A MATLAB tutorial on deep feature extraction combined with chemometrics for analytical applications
Puneet Mishra, Martijntje Vollebregt, Yizhou Ma, Maria Font-i-Furnols
TL;DR
The paper addresses the challenge of extracting spatial information from imaging data for analytical chemistry using a practical MATLAB-based workflow that leverages pre-trained deep learning models. It demonstrates how to convert diverse imaging modalities (RGB, X-ray CT, hyperspectral) into deep feature vectors, typically $512$-dimensional after Global Average Pooling, and then applies chemometric methods such as PLS and SOPLS for prediction and fusion with spectral data.
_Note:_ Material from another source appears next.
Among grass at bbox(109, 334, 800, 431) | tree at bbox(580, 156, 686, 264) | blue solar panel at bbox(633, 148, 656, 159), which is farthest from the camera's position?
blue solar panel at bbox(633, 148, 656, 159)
Through three hands-on examples, the work shows that deep features can improve or complement traditional spectral analyses, with multimodal fusion yielding the best predictive performance (e.g., fusion RMSE ≈ $0.27$ in a fat hardness task). The practical contributions include step-by-step code guidance, discussion of model selection and data preparation, and insights into when multi-block fusion is beneficial, offering a accessible pathway for analytical chemists to adopt deep feature extraction without training new models.
Abstract
Background In analytical chemistry, spatial information about materials is commonly captured through imaging techniques, such as traditional color cameras or with advanced hyperspectral cameras and microscopes. However, efficiently extracting and analyzing this spatial information for exploratory and predictive purposes remains a challenge, especially when using traditional chemometric methods. Recent advances in deep learning and artificial intelligence have significantly enhanced image processing capabilities, enabling the extraction of multiscale deep features that are otherwise challenging to capture with conventional image processing techniques. Despite the wide availability of open-source deep learning models, adoption in analytical chemistry remains limited because of the absence of structured, step-by-step guidance for implementing these models. Results This tutorial aims to bridge this gap by providing a step-by-step guide for applying deep learning approaches to extract spatial information from imaging data and integrating it with other data sources, such as spectral information. Importantly, the focus of this work is not on training deep learning models for image processing but on using existing open source models to extract deep features from imaging data. Significance The tutorial provides MATLAB code tutorial demonstrations, showcasing the processing of imaging data from various imaging modalities commonly encountered in analytical chemistry. Readers must run the tutorial steps on their own datasets using the codes presented in this tutorial.